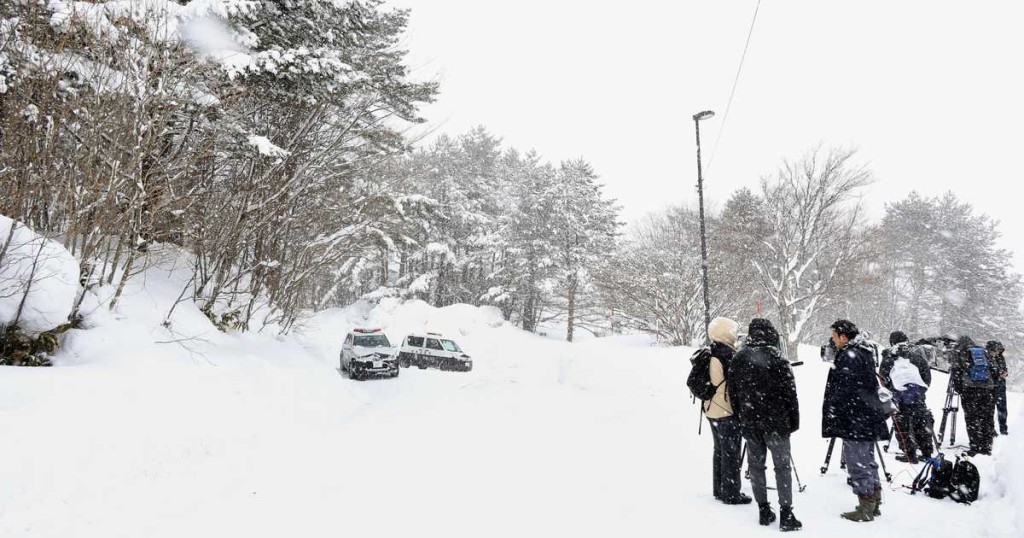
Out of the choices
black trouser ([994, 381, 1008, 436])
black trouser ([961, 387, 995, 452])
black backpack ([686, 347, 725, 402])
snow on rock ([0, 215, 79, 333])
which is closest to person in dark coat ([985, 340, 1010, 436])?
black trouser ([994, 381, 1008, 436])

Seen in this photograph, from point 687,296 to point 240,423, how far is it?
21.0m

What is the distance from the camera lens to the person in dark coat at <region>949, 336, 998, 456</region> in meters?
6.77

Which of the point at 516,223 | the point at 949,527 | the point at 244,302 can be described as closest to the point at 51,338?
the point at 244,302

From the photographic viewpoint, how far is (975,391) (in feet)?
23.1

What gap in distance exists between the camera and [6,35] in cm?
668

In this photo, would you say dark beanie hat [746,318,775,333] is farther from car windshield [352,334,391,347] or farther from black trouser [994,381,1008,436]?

---

# TASK:
Copy out the records again, word for word, starting at the line that contains "Which of the" and ending at the last line of the records.

# RIGHT ANSWER:
Which of the point at 516,223 | the point at 949,527 | the point at 244,302 can be described as closest to the point at 51,338?
the point at 244,302

From the photographic viewpoint, how far is (975,391) (in feet)?
23.1

What gap in distance exists between the camera and [6,35] in cm?
668

In this photo, would you say dark beanie hat [746,318,775,333] is farther from car windshield [352,334,391,347] or farther from black trouser [994,381,1008,436]?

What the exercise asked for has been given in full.